* _The task_: Write the next few paragraphs of the news article about Merck's Vioxx risk data, starting right after its final sentence.
===== Text under study
Originally published Wednesday, April 16, 2008 at 12:00 AM
Arthritis-drug maker withheld risk data, UW study finds
The maker of the controversial arthritis drug Vioxx knew of significant risks associated with the medicine at least three years before a...
Seattle Times health reporter
Information
To read the studies: www.jama.ama-assn.org
The maker of the controversial arthritis drug Vioxx knew of significant risks associated with the medicine at least three years before a massive nationwide recall, but withheld the information from federal officials and later downplayed the death rates, according to an analysis by University of Washington professors.
Their article, which appeared Tuesday in the prominent Journal of the American Medical Association (JAMA), contends that Merck, which pulled Vioxx from the market in 2004, had concluded internally as early as 2001 that people at risk of Alzheimer's disease who were enrolled in two Vioxx clinical trials were dying at three times the rate of those taking a placebo.
The UW researchers have used court documents from a flood of lawsuits against Merck to contend that the company switched calculations to mask the drug's potential dangers.
A Merck attorney, Jim Fitzpatrick of New York, countered Tuesday that the company disclosed all its clinical results thoroughly. He said "we completely disagree" with allegations that Merck misrepresented its findings.
The article is one of a pair of studies in this week's issue of JAMA to take an unusually detailed look at the clash of corporate interests and scientific integrity over Vioxx, the subject of the most expensive drug recall in history. Vioxx is the brand name for rofecoxib, an anti-inflammatory drug.
A companion article by researchers at New York's Mount Sinai School of Medicine found that people on Merck's payroll ghost-wrote dozens of studies on Vioxx and recruited prominent academic investigators with little involvement with the studies or financial ties to Merck to attach their names to the work.
In an accompanying editorial, JAMA's top editors said such manipulation of research calls for "drastic actions." The editorial argues that researchers, regulators and editors of medical journals such as JAMA are complicit, but it singled out doctors who lend their names on scientific papers as "unprofessional and demeaning to the medical profession."
Merck is facing about 27,000 Vioxx lawsuits. In November, the New Jersey company agreed to settle a majority of the cases for $4.85 billion without admitting guilt.
The co-author of the UW paper, Richard Kronmal, a professor of statistics at the UW, has served as a paid expert witness for Vioxx plaintiffs. The lead author is Bruce Psaty, a UW professor of medicine who has not been involved in the suits.
==========
===== Information given
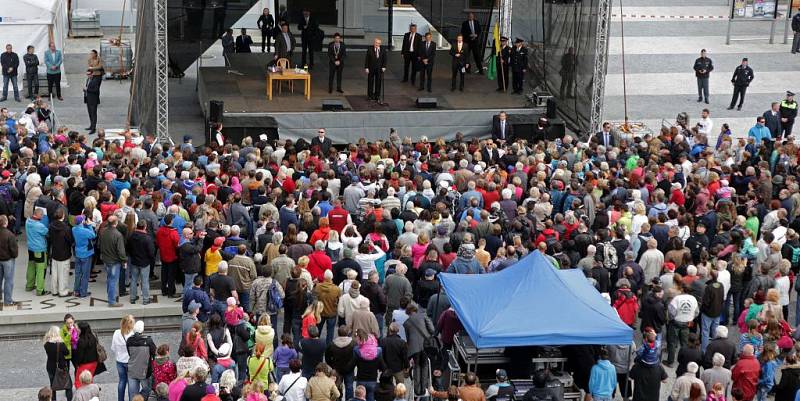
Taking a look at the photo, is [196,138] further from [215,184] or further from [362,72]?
[215,184]

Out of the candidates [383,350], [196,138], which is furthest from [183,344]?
[196,138]

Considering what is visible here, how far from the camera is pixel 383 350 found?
42.6 ft

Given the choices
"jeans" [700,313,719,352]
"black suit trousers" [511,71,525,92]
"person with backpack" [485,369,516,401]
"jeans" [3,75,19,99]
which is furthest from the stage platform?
"person with backpack" [485,369,516,401]

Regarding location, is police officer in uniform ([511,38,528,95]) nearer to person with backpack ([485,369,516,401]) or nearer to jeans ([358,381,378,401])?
jeans ([358,381,378,401])

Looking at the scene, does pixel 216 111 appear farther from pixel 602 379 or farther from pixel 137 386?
pixel 602 379

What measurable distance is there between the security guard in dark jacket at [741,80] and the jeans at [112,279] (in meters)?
15.6

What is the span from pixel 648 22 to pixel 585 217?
1961 cm

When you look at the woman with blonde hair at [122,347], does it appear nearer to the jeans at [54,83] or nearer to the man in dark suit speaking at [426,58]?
the man in dark suit speaking at [426,58]

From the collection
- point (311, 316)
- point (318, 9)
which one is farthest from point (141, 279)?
point (318, 9)

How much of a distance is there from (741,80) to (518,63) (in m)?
4.89

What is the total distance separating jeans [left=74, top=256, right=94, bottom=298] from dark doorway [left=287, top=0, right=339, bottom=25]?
1394 cm

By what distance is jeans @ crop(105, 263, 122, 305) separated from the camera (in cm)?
1534

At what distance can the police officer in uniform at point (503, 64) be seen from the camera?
2598cm

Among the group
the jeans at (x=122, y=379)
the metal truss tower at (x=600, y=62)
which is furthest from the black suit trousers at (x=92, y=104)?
the jeans at (x=122, y=379)
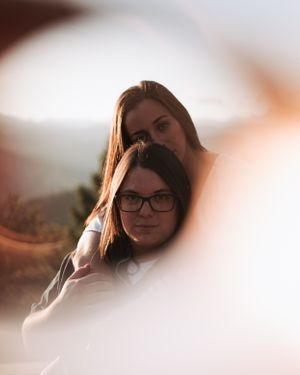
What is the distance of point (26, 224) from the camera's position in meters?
1.34

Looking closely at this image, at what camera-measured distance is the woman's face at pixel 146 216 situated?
1148 millimetres

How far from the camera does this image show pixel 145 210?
1161mm

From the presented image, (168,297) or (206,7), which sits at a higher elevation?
(206,7)

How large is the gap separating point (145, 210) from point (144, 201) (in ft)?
0.06

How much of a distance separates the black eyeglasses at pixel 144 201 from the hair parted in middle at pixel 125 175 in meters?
0.01

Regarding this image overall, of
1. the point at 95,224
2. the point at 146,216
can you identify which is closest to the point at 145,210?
the point at 146,216

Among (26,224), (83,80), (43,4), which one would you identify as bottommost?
(26,224)

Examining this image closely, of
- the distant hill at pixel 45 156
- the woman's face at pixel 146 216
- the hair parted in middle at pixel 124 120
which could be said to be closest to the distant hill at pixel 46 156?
the distant hill at pixel 45 156

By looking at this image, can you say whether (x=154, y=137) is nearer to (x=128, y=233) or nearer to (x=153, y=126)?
(x=153, y=126)

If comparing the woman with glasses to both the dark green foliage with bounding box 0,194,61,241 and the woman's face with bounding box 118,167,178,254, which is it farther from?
the dark green foliage with bounding box 0,194,61,241

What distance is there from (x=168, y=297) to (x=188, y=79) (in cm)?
49

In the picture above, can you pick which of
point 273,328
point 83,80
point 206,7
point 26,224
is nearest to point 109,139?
point 83,80

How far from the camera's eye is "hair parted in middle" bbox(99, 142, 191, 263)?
3.74ft

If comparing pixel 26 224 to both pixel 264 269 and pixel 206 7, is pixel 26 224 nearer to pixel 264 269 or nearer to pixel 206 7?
pixel 264 269
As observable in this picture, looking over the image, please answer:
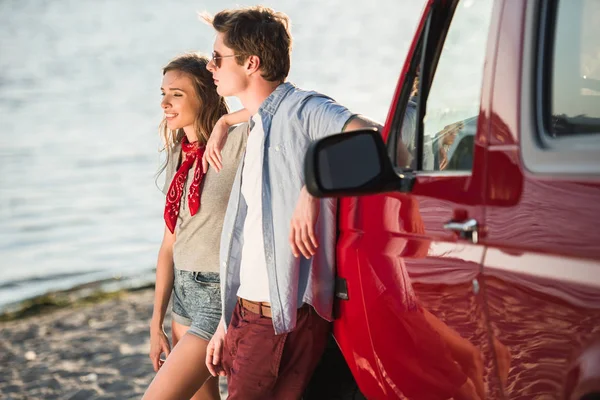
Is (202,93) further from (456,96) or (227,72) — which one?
(456,96)

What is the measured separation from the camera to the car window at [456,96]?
8.25 ft

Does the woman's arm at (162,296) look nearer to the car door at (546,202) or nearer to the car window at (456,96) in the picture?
the car window at (456,96)

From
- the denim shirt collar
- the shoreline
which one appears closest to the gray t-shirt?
the denim shirt collar

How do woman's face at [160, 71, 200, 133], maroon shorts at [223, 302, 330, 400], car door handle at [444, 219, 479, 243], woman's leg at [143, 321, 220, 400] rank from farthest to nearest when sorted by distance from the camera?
woman's face at [160, 71, 200, 133] → woman's leg at [143, 321, 220, 400] → maroon shorts at [223, 302, 330, 400] → car door handle at [444, 219, 479, 243]

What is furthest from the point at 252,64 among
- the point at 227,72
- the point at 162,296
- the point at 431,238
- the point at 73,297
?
the point at 73,297

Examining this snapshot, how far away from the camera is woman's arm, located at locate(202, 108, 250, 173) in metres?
3.75

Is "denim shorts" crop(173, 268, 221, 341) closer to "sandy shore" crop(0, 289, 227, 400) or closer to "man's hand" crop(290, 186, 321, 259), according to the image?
"man's hand" crop(290, 186, 321, 259)

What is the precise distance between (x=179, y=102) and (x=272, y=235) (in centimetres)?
119

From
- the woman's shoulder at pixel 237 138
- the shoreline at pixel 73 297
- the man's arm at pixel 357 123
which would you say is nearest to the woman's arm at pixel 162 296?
the woman's shoulder at pixel 237 138

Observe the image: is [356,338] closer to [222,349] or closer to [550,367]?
[222,349]

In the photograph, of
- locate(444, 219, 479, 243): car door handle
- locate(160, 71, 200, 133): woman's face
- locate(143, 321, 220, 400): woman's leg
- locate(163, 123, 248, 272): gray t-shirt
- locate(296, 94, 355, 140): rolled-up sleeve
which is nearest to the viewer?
locate(444, 219, 479, 243): car door handle

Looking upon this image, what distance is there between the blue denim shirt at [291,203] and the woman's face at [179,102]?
0.93 m

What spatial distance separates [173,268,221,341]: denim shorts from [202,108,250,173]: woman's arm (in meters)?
0.48

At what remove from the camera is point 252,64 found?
3.43 metres
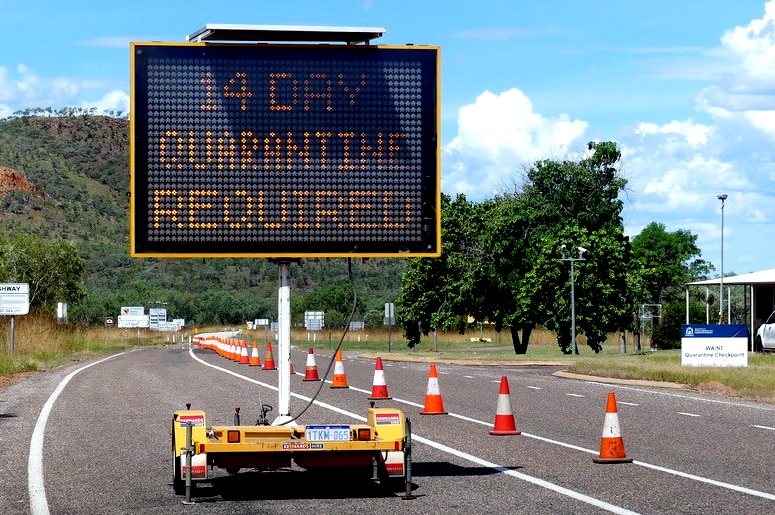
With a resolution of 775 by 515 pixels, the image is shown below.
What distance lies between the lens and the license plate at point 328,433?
436 inches

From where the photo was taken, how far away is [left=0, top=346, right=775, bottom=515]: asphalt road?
11.0 m

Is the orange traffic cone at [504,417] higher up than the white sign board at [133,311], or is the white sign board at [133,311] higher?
the white sign board at [133,311]

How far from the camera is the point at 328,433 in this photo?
36.6 ft

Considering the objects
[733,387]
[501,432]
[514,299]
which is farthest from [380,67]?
[514,299]

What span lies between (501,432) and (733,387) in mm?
13158

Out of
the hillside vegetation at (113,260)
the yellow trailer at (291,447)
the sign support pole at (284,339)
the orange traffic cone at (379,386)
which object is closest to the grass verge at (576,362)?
the orange traffic cone at (379,386)

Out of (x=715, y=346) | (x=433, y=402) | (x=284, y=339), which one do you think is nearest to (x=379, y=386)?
(x=433, y=402)

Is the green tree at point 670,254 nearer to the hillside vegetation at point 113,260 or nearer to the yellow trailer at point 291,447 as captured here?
the hillside vegetation at point 113,260

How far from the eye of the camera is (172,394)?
25719 mm

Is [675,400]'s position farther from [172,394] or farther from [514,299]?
[514,299]

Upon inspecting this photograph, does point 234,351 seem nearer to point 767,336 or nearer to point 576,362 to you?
point 576,362

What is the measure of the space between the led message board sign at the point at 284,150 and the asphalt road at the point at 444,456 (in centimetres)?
222

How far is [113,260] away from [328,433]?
136325 millimetres

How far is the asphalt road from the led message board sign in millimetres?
2223
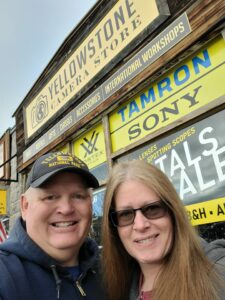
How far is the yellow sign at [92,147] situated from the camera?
4.55 metres

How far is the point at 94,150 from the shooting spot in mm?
4699

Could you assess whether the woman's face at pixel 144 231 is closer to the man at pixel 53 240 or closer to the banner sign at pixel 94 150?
the man at pixel 53 240

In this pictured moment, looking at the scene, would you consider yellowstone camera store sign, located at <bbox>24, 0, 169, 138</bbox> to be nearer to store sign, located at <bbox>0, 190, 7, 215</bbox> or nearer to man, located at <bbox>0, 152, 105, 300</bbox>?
store sign, located at <bbox>0, 190, 7, 215</bbox>

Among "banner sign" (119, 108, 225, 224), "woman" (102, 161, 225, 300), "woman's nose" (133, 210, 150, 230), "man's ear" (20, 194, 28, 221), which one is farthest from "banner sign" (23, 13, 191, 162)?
"man's ear" (20, 194, 28, 221)

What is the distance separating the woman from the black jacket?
0.68 ft

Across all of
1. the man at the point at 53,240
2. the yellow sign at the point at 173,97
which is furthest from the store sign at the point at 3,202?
the man at the point at 53,240

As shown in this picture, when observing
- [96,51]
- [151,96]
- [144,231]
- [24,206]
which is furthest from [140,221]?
[96,51]

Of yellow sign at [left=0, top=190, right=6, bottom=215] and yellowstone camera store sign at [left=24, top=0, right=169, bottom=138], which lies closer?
yellowstone camera store sign at [left=24, top=0, right=169, bottom=138]

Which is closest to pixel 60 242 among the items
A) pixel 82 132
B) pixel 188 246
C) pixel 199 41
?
pixel 188 246

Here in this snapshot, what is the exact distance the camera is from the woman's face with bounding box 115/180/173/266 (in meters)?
1.55

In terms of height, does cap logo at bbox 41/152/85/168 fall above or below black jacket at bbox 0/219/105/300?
above

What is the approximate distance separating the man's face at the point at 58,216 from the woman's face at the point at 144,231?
251 mm

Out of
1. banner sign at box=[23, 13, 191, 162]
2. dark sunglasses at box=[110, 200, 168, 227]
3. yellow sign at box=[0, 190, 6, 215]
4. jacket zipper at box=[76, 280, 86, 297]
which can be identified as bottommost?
jacket zipper at box=[76, 280, 86, 297]

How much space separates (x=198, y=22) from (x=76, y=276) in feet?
9.01
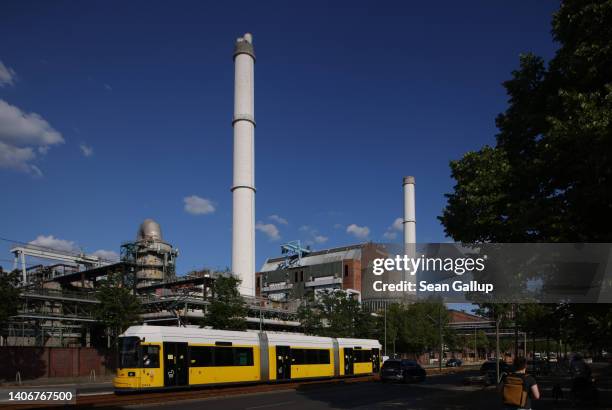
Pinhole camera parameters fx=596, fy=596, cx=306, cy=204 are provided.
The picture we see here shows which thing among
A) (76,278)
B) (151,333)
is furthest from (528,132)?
(76,278)

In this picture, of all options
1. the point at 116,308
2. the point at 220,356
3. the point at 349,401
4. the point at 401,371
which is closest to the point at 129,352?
the point at 220,356

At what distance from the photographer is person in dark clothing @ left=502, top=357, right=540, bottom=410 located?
11.1 m

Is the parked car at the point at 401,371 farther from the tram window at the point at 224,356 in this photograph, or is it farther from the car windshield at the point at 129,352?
the car windshield at the point at 129,352

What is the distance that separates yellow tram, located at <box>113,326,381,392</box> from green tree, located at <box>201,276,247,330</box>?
13.8 metres

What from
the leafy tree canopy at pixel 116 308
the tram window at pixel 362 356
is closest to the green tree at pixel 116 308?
the leafy tree canopy at pixel 116 308

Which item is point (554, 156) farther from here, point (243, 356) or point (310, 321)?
point (310, 321)

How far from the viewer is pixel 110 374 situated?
53.2 metres

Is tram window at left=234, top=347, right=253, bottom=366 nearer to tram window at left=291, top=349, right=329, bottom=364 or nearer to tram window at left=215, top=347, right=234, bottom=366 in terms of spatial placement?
tram window at left=215, top=347, right=234, bottom=366

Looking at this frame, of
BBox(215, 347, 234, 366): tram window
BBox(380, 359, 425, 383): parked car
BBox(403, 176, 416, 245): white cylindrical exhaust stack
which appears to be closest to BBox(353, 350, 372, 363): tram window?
BBox(380, 359, 425, 383): parked car

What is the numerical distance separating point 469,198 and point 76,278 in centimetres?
8037

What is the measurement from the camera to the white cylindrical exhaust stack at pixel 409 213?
13112 centimetres

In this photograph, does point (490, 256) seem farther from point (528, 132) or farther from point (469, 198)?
point (528, 132)

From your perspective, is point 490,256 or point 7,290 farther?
point 7,290

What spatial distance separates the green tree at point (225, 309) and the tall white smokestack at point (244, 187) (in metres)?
27.2
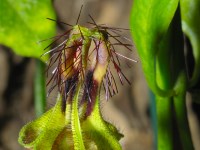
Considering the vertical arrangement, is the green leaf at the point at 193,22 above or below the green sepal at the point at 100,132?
above

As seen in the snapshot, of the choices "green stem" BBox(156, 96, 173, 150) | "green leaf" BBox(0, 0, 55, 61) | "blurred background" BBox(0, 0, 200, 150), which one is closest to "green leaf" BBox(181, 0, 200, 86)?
"green stem" BBox(156, 96, 173, 150)

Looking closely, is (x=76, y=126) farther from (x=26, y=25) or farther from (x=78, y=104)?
(x=26, y=25)

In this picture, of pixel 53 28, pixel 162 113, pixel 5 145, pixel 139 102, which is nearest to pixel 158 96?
pixel 162 113

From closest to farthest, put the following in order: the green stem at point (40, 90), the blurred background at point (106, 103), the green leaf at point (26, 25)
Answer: the green leaf at point (26, 25) < the green stem at point (40, 90) < the blurred background at point (106, 103)

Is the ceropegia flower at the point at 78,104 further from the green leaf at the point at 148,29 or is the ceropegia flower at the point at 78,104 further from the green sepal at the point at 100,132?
the green leaf at the point at 148,29

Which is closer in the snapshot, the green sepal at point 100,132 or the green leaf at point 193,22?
the green sepal at point 100,132

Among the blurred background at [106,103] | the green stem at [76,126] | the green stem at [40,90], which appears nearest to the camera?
the green stem at [76,126]

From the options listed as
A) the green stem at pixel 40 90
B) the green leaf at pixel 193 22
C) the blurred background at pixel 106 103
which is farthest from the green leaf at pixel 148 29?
the blurred background at pixel 106 103
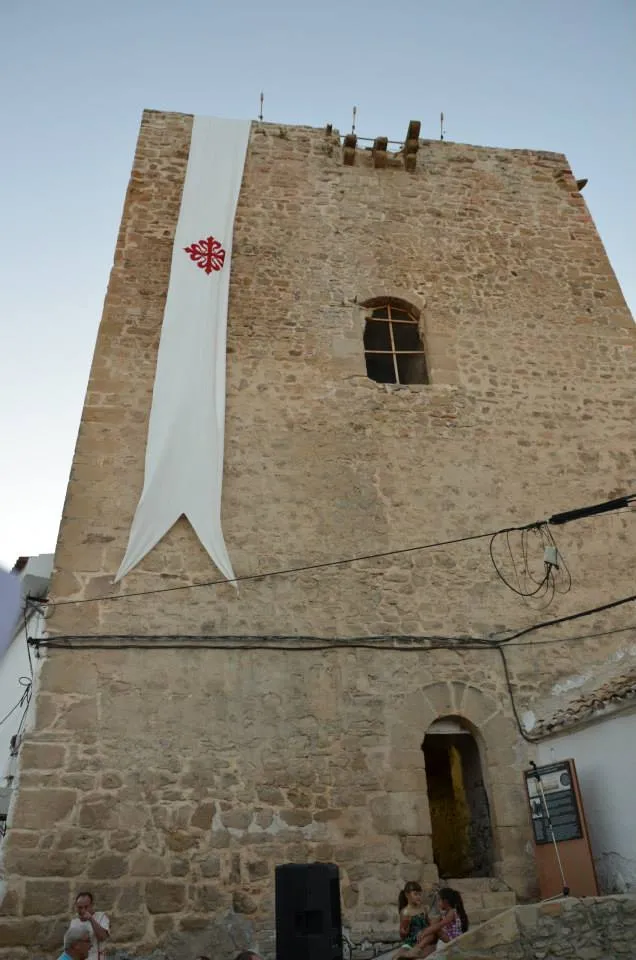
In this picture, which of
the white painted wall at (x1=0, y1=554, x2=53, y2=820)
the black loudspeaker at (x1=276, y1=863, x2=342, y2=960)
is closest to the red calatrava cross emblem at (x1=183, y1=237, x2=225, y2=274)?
the white painted wall at (x1=0, y1=554, x2=53, y2=820)

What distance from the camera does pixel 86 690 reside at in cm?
628

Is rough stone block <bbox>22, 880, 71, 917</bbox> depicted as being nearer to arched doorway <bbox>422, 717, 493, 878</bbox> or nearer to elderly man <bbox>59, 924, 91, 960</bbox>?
elderly man <bbox>59, 924, 91, 960</bbox>

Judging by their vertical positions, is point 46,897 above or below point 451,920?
above

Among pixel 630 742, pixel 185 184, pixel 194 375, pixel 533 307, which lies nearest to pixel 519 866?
pixel 630 742

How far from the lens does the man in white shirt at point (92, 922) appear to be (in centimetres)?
493

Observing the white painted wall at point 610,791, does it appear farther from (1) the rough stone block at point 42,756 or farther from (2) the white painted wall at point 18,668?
(2) the white painted wall at point 18,668

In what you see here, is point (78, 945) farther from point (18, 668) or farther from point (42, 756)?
point (18, 668)

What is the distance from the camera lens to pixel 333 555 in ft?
24.4

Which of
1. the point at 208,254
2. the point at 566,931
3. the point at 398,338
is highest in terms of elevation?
the point at 208,254

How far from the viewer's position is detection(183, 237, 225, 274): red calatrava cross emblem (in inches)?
354

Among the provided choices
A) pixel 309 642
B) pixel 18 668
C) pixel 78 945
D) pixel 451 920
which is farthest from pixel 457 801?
pixel 18 668

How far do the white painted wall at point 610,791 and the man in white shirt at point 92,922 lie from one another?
3.73 meters

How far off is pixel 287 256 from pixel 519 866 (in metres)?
7.16

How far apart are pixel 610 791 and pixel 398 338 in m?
5.97
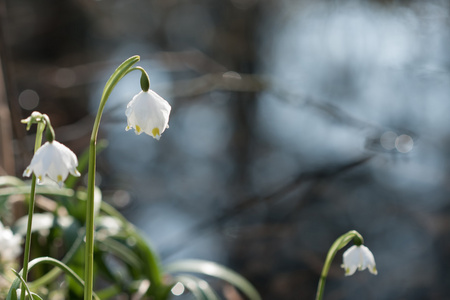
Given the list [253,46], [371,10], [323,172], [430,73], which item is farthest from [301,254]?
[253,46]

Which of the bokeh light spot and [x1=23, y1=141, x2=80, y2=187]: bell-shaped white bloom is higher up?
[x1=23, y1=141, x2=80, y2=187]: bell-shaped white bloom

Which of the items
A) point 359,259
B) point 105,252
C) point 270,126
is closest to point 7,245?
point 105,252

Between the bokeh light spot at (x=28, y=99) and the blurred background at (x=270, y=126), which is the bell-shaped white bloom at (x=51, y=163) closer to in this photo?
the blurred background at (x=270, y=126)

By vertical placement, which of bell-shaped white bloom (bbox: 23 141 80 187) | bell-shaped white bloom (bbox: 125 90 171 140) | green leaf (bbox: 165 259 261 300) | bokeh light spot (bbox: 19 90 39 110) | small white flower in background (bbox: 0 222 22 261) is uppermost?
bell-shaped white bloom (bbox: 125 90 171 140)

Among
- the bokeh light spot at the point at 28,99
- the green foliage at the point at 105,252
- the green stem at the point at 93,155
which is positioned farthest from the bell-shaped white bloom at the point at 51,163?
the bokeh light spot at the point at 28,99

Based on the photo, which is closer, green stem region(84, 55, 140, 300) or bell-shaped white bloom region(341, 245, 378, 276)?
green stem region(84, 55, 140, 300)

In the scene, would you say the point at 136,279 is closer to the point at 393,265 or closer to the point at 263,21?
the point at 393,265

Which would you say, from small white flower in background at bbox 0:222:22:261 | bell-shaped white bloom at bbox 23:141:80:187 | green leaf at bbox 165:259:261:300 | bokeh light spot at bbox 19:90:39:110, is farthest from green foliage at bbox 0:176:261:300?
bokeh light spot at bbox 19:90:39:110

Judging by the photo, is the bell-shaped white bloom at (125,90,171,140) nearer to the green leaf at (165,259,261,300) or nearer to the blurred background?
the green leaf at (165,259,261,300)
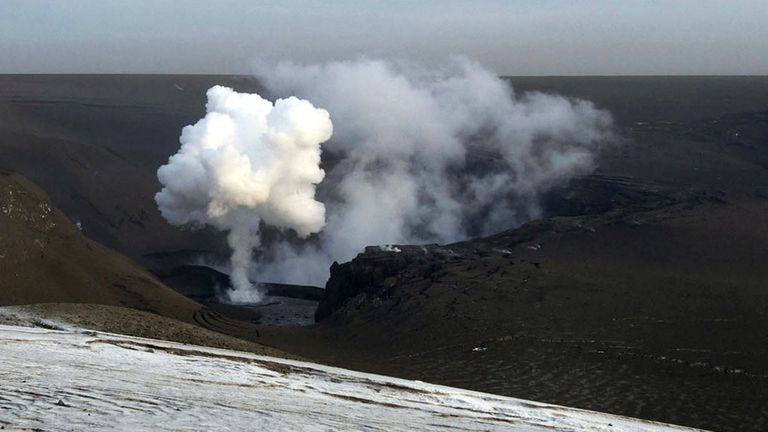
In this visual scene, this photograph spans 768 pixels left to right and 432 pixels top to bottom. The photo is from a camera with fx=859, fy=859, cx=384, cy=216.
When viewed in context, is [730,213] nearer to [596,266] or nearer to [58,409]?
[596,266]

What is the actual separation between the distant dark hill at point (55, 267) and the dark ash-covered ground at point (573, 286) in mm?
260

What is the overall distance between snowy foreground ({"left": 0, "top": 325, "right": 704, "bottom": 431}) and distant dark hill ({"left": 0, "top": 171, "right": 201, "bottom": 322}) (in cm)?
1947

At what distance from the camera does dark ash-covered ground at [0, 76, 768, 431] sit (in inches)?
1080

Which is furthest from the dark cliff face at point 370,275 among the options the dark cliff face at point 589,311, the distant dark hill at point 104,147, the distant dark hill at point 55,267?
the distant dark hill at point 104,147

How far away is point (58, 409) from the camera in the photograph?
898 cm

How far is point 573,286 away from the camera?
3825cm

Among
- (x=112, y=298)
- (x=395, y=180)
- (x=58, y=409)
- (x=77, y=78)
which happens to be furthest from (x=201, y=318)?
(x=77, y=78)

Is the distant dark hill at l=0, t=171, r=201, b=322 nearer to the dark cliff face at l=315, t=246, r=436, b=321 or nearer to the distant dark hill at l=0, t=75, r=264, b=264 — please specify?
the dark cliff face at l=315, t=246, r=436, b=321

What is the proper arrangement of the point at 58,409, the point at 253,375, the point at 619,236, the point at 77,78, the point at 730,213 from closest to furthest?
the point at 58,409, the point at 253,375, the point at 619,236, the point at 730,213, the point at 77,78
==========
* _Written response_:
Vioxx is a prescription arthritis drug and painkiller that was promoted as a gentler alternative to drugs such as aspirin. Merck withdrew it in September 2004 after disclosing that a study found it doubled the risk of heart attacks and strokes.
But information was available well before the recall that showed that Vioxx posed serious potential harm to subjects in clinical trials.
As early as 2000, the Food and Drug Administration (FDA) was given information that showed Vioxx posed far greater risk of heart attacks and strokes than Merck let on in published academic papers, according to subsequent analysis by independent researchers.
In 2005, the New England Journal of Medicine, another leading medical journal, publicly accused Merck of undercounting Vioxx deaths in a 2000 report. Six months later, the journal retracted part of a 2004 paper that claimed Vioxx caused heart damage only when taken for more than 18 months.
Some of the early evidence prompted pharmacists from Seattle's Group Health Cooperative to withhold Vioxx from the list of drugs it covers.
In the latest JAMA article, the UW researchers compared internal Merck memos about two Vioxx studies involving patients at risk of dementia against information the company submitted to the FDA and published later.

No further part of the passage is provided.